Statistical analysis

Wilcoxon rank-sum tests were used to compare two independent groups, and for paired groups, Wilcoxon signed rank tests were used for the comparison. Correlation coefficients (Spearman correlation, denoted by r, for ordinal data and Pearson correlation, denoted by r, for continuous data), together with a P-value (null hypothesis is that r is in fact zero), were computed to measure the degree of association between biomarkers. Log-rank test was used to compare time to tumor initiation between two groups. Overall patient survival was defined as the time from date of diagnosis and to disease related death. Survival functions were estimated by Kaplan-Meier methods.

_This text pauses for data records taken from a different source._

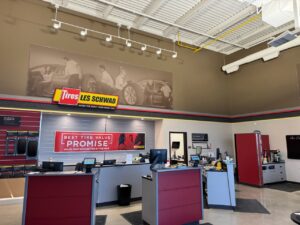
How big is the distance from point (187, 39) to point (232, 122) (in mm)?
4577

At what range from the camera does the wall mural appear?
6254 millimetres

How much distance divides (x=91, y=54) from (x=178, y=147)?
5.04 metres

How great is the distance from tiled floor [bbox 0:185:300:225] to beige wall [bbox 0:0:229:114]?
3221 mm

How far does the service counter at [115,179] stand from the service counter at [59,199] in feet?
4.59

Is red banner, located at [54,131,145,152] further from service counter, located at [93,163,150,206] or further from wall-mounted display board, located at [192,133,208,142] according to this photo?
wall-mounted display board, located at [192,133,208,142]

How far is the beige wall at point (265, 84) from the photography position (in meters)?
8.06

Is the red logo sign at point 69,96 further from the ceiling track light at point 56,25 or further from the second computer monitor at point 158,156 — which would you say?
the second computer monitor at point 158,156

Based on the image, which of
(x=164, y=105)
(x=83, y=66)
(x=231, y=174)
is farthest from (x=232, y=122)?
(x=83, y=66)

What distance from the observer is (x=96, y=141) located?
23.3 feet

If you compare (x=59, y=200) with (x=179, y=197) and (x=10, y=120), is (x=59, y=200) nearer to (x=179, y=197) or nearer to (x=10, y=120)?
(x=179, y=197)

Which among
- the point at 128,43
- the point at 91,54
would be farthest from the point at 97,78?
the point at 128,43

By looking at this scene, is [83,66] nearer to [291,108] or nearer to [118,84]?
[118,84]

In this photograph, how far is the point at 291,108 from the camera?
7973 mm

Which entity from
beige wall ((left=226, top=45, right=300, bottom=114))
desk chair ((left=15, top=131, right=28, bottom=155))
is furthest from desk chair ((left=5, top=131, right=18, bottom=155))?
beige wall ((left=226, top=45, right=300, bottom=114))
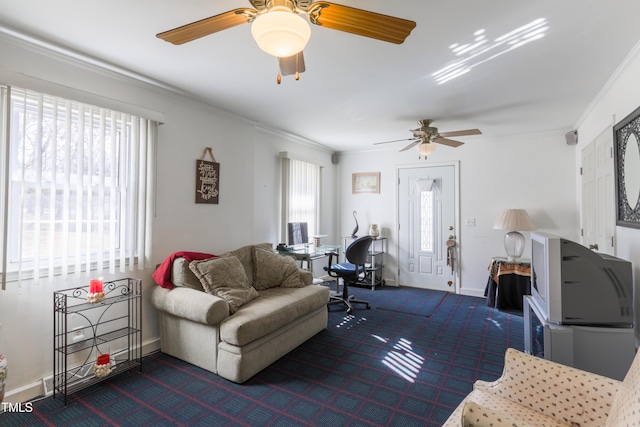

Cox’s proportional hazards regression was performed to model survival as a function of EZH2, DNMT1 and CD8+ T cells. The data were analyzed as continuous or categorized values and classified as low and high based on the median values, or the combination of EZH2 and DNMT1 (classified as EZH2highDNMT1high and EZH2lowDNMT1low), after adjusting for age and stage. We assessed the adequacy of the Cox regression model. Graphical and numerical methods were described [35]. We used ROC analysis [20] to evaluate the predictive accuracy of the levels of EZH2 and DNMT1, and CD8+ T cells for 60 month survivals. All analyses were done using SAS 9.3 software. P < 0.05 considered as significant. No statistical methods were used to predetermine sample size. Sample size was determined on the basis of animal experimental trials and in consideration of previous publications on similar experiments to allow for confident statistical analyses. The experiments were not randomized. The investigators were not blinded to allocation during experiments and outcome assessment unless state differently.